------ INPUT ROWS

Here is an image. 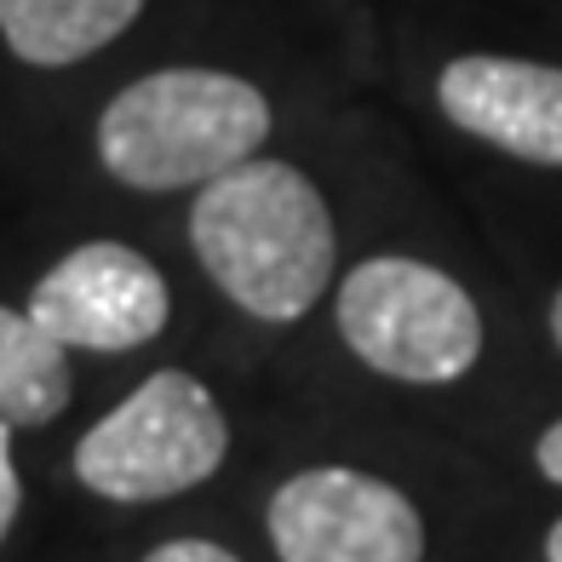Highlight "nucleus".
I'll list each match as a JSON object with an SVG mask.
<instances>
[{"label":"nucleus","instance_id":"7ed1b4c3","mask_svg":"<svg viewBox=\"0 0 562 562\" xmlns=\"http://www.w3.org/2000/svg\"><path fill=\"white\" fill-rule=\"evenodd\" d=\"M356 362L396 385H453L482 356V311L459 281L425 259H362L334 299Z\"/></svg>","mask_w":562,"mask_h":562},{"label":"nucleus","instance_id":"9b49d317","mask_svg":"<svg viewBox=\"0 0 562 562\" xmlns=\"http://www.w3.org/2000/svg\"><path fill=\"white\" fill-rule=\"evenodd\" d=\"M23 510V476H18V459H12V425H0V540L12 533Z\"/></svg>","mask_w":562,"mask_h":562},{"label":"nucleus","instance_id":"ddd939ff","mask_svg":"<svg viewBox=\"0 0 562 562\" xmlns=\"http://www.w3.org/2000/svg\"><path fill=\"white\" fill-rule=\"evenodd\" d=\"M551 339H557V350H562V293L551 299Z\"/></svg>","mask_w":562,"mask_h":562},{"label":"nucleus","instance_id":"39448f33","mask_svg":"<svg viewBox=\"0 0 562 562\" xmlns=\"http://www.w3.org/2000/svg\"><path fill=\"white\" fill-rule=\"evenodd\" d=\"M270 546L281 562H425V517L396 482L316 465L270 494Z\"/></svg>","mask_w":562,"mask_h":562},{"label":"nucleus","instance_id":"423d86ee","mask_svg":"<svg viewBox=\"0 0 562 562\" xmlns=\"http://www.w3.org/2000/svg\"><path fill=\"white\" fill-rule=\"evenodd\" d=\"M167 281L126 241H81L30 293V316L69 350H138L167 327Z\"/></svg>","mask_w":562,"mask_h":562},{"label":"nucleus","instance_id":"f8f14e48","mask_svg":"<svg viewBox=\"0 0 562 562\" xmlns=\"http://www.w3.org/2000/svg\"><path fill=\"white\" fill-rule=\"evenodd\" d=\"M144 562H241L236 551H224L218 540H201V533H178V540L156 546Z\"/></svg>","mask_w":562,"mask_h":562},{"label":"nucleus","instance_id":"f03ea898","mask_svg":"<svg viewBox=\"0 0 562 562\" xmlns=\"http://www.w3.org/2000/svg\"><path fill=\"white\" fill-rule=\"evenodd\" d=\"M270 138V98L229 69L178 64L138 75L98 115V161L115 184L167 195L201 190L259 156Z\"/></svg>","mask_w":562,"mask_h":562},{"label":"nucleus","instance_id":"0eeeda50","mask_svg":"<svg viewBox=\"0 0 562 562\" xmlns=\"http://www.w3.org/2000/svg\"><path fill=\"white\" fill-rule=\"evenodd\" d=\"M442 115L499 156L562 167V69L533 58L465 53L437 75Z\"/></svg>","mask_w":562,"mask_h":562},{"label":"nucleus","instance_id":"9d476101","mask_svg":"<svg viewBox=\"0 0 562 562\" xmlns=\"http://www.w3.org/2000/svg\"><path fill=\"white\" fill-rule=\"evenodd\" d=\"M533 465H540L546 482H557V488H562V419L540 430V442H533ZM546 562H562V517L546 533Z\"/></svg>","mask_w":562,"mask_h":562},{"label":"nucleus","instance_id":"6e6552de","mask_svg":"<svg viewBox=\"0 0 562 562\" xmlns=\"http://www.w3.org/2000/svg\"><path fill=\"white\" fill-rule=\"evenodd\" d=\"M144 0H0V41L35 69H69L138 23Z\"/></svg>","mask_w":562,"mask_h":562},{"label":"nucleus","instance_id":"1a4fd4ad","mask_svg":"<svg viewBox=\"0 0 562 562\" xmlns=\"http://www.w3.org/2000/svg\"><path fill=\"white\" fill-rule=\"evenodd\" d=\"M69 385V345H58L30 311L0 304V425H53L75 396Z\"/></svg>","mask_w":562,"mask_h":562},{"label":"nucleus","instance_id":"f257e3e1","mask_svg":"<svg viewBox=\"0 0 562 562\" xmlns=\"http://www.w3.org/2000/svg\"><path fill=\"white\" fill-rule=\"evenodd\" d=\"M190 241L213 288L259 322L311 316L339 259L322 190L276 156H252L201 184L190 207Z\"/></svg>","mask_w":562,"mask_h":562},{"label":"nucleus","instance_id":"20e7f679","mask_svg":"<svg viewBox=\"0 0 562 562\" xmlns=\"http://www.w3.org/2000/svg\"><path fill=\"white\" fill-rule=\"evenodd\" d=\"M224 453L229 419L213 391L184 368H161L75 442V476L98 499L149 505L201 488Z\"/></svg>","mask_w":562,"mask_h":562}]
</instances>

------------
------ INPUT ROWS

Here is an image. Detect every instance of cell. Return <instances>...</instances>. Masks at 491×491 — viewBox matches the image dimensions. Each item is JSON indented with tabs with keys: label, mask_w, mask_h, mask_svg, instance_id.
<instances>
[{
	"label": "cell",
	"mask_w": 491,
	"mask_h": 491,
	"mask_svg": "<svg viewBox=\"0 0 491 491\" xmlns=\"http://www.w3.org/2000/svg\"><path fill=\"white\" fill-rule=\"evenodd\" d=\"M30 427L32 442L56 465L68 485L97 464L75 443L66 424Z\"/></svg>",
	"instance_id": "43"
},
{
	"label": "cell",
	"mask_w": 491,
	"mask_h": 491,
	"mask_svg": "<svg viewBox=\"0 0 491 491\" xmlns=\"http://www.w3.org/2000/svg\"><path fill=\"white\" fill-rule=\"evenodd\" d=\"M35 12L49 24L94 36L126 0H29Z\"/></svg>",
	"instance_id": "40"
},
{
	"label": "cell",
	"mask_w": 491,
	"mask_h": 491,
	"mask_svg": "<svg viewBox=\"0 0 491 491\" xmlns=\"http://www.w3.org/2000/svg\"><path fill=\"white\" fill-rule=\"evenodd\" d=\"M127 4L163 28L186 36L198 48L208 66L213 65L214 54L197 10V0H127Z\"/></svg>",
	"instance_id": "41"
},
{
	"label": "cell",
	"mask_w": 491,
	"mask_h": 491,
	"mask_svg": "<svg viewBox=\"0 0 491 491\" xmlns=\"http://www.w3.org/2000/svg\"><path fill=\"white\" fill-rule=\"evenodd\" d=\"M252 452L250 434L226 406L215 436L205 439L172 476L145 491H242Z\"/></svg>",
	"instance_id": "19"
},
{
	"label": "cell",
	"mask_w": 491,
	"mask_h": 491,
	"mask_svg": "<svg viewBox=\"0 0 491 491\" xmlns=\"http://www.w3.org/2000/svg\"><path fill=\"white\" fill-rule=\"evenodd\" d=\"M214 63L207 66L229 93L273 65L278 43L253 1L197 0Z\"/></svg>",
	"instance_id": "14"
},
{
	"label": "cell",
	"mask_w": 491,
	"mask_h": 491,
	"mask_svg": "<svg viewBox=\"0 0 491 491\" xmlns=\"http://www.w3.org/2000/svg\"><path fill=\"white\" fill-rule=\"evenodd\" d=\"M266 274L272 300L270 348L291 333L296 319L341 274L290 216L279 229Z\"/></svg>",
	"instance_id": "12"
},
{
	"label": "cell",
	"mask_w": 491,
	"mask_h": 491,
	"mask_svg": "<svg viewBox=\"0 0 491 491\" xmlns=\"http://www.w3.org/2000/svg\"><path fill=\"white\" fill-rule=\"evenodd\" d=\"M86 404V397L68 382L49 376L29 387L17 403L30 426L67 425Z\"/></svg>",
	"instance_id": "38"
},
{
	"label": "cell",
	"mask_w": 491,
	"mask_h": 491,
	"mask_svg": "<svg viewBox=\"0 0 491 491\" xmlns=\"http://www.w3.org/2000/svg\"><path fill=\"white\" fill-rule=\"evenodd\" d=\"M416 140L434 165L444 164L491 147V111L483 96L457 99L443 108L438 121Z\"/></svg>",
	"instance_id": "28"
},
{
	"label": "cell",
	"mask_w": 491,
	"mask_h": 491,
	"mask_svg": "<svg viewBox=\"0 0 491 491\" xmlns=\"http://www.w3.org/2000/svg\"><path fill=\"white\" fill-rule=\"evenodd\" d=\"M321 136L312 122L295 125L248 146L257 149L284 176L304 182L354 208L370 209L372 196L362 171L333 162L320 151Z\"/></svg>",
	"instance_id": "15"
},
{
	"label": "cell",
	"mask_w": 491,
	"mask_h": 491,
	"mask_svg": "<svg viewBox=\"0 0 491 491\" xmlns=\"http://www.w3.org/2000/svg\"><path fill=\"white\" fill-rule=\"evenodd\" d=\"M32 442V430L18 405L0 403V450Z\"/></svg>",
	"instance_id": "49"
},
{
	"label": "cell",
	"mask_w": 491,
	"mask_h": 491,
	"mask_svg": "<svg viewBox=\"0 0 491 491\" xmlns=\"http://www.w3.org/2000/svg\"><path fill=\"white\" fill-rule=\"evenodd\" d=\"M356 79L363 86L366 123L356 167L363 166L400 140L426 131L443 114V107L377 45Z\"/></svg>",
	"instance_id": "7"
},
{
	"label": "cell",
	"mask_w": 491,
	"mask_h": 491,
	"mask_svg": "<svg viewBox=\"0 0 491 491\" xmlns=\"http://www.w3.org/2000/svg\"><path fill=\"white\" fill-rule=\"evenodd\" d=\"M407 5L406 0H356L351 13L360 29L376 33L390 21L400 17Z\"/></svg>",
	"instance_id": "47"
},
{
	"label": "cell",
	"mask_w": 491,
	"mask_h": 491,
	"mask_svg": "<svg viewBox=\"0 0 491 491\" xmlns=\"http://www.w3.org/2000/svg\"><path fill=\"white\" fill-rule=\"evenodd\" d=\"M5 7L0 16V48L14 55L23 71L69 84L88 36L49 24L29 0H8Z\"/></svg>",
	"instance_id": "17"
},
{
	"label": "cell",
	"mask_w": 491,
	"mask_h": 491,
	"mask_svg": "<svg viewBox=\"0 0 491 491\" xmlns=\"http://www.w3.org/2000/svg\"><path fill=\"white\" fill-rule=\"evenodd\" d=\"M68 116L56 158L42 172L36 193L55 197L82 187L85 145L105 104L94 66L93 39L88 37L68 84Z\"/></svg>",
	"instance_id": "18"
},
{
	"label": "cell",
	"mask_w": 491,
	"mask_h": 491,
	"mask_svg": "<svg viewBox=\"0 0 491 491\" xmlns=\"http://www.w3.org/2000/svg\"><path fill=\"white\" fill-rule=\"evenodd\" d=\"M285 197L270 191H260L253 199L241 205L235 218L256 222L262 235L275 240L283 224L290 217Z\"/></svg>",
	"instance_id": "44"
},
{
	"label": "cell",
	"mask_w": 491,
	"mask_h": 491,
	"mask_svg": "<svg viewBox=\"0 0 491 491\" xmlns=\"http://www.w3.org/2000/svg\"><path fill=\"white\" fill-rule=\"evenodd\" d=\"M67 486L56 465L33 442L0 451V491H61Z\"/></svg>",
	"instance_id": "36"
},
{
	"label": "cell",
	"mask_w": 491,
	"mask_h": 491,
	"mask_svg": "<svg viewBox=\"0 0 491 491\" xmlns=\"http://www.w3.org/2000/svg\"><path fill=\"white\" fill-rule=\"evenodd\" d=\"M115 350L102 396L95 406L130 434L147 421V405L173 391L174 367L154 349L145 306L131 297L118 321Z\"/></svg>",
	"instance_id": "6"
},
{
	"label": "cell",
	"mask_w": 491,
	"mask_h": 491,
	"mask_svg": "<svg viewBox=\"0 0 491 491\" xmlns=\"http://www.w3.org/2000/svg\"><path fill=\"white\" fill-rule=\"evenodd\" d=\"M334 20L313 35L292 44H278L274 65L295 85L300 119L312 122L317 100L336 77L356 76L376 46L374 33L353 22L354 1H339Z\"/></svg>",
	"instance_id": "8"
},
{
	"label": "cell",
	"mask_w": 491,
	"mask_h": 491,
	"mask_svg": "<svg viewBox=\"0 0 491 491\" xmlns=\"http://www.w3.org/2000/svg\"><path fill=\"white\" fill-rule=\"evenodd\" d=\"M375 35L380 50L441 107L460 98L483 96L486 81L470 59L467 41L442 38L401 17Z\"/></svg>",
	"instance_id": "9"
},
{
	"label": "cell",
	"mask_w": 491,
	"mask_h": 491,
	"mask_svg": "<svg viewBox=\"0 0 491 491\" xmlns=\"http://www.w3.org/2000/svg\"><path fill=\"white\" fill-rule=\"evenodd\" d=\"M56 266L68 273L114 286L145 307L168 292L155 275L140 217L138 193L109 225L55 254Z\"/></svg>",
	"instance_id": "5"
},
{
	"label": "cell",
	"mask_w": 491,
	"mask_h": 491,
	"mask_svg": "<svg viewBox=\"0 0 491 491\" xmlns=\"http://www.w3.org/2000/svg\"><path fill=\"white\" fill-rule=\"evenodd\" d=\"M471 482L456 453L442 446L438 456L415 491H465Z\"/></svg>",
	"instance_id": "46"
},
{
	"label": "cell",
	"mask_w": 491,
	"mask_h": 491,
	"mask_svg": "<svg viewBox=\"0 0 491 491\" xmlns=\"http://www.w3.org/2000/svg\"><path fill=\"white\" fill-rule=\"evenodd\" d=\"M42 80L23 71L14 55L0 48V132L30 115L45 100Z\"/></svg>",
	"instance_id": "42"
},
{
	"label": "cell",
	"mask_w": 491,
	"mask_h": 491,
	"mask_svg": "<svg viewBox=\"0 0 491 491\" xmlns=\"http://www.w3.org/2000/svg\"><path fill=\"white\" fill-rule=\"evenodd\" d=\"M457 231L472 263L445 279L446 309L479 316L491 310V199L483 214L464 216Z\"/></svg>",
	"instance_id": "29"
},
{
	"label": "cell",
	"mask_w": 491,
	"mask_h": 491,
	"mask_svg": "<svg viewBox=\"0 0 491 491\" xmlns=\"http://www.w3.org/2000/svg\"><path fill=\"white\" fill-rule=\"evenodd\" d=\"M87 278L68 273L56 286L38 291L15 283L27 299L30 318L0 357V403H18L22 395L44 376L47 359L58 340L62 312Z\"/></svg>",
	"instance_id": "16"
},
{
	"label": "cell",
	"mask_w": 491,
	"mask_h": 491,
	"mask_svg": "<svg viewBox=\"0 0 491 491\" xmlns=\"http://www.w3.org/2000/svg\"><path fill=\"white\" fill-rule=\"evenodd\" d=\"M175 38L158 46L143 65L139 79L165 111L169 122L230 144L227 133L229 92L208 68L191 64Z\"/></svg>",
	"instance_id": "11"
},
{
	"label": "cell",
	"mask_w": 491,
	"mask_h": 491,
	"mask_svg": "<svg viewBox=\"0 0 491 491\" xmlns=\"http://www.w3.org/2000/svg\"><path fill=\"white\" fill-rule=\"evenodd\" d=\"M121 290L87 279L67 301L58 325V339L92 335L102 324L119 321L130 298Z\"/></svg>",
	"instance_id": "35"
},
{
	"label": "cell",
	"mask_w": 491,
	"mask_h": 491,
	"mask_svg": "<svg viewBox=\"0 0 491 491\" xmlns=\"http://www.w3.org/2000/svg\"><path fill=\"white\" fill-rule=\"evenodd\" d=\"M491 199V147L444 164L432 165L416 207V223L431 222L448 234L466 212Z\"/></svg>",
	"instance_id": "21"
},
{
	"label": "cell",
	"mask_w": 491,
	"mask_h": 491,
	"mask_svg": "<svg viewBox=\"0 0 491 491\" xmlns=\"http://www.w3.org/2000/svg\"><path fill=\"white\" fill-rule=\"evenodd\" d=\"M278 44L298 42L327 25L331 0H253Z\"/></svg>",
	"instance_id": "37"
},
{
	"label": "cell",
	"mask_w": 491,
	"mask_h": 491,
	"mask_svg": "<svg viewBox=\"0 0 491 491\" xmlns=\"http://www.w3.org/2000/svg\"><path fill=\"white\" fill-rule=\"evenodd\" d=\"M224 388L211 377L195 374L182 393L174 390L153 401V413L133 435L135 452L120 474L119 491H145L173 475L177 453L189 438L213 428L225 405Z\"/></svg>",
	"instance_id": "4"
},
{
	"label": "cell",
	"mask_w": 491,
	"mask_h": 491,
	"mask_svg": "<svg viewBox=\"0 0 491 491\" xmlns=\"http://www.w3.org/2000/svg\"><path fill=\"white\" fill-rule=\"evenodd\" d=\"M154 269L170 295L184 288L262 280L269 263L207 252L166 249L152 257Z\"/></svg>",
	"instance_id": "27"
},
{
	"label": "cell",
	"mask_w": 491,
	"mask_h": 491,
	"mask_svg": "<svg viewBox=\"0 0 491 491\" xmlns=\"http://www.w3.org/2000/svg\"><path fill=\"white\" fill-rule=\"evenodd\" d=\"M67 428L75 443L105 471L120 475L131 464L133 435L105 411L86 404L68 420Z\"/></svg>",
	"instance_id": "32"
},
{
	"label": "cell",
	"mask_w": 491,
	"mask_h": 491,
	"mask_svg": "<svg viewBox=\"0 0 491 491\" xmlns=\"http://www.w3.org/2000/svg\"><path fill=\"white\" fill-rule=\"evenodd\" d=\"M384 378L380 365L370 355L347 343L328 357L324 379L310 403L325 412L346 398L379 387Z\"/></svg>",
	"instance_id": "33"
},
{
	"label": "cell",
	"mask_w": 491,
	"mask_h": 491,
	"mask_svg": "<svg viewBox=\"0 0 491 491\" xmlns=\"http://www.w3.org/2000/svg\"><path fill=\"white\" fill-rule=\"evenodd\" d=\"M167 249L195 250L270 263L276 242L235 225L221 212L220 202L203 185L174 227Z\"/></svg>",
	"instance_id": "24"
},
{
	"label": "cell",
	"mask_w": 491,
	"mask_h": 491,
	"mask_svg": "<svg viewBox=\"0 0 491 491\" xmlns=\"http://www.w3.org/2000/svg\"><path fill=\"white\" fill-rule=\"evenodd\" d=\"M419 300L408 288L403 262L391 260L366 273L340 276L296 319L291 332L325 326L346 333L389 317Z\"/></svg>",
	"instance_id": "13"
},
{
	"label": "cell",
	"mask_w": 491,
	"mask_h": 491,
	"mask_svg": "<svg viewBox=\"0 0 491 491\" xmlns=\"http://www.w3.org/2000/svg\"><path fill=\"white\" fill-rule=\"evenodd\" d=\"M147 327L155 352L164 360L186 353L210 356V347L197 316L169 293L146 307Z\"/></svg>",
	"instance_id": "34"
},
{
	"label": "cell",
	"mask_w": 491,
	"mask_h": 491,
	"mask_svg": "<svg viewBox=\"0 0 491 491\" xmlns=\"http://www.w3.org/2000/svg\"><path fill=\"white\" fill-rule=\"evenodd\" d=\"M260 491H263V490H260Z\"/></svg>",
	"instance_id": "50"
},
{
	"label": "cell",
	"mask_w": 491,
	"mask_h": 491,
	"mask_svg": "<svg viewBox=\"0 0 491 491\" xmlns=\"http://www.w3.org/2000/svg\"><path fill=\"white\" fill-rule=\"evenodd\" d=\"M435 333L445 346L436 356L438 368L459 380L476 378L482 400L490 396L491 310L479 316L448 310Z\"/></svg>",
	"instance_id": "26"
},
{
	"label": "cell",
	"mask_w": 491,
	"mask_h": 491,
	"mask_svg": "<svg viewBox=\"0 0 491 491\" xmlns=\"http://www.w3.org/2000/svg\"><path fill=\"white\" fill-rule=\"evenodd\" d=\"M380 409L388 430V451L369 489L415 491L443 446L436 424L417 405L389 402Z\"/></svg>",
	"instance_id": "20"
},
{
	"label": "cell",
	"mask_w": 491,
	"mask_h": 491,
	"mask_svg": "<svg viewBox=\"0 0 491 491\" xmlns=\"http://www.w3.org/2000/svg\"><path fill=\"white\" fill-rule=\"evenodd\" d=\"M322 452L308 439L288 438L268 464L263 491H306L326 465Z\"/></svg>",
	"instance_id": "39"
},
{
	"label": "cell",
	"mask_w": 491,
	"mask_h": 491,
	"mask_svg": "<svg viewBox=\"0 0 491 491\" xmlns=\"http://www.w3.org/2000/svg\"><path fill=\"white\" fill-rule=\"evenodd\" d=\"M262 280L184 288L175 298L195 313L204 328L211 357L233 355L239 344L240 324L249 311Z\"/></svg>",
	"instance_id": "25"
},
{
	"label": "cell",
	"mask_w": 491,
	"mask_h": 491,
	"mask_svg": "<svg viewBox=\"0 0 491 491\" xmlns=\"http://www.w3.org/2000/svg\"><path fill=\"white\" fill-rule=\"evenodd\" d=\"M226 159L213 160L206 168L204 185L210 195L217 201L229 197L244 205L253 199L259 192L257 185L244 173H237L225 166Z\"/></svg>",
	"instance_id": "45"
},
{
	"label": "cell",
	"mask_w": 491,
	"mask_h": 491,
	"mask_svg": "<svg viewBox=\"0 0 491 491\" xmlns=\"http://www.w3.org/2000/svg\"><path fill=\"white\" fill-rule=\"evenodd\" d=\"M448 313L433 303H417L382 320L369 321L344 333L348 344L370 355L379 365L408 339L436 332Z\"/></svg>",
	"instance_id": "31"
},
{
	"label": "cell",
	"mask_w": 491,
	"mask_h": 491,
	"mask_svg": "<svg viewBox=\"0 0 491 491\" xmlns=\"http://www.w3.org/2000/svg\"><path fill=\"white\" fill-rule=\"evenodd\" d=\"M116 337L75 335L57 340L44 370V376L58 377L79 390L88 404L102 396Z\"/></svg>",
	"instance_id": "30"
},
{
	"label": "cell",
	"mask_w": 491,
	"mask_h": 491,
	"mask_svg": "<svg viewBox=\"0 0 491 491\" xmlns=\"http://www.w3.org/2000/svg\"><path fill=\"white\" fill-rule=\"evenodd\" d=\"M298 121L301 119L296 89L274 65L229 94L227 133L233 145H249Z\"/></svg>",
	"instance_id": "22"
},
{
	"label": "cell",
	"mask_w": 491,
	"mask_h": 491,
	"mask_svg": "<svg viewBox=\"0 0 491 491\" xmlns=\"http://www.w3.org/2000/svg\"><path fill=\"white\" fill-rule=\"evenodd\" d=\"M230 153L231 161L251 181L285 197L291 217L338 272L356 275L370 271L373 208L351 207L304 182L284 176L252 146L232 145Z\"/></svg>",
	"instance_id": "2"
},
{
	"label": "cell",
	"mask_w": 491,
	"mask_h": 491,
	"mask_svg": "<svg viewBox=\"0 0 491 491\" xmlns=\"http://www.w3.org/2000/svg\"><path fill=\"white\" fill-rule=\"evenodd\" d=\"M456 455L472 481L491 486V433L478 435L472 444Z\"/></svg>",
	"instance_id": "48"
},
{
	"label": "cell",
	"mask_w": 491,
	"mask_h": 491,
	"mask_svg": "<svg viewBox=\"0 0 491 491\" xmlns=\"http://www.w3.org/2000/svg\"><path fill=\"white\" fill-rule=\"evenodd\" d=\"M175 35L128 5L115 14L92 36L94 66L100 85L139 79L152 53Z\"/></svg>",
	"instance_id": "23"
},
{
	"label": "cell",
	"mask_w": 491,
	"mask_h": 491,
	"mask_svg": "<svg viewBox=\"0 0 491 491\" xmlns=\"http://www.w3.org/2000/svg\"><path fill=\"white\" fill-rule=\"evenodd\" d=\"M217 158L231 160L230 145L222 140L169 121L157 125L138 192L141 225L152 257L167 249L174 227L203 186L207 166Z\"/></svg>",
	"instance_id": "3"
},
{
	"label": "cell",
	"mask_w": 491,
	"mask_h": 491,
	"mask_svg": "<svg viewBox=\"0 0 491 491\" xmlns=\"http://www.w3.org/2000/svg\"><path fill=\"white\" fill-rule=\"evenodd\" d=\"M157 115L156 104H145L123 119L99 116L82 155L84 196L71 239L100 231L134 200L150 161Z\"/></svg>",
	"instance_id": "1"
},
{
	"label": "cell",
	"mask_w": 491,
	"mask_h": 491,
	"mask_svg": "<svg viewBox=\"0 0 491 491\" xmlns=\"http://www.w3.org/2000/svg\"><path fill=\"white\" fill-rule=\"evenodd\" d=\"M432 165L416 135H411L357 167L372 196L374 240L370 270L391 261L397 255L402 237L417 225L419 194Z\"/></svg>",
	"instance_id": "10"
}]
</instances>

------------

Can you pull out every line of the listing above that contains the string "JSON", matching case exactly, and copy each one?

## EXPECTED OUTPUT
I'll list each match as a JSON object with an SVG mask.
Here is an image. Detect every instance of cell. Return <instances>...</instances>. Masks at 491×491 — viewBox matches the image dimensions. Each item is JSON indented with tabs with keys: label, mask_w, mask_h, mask_svg, instance_id.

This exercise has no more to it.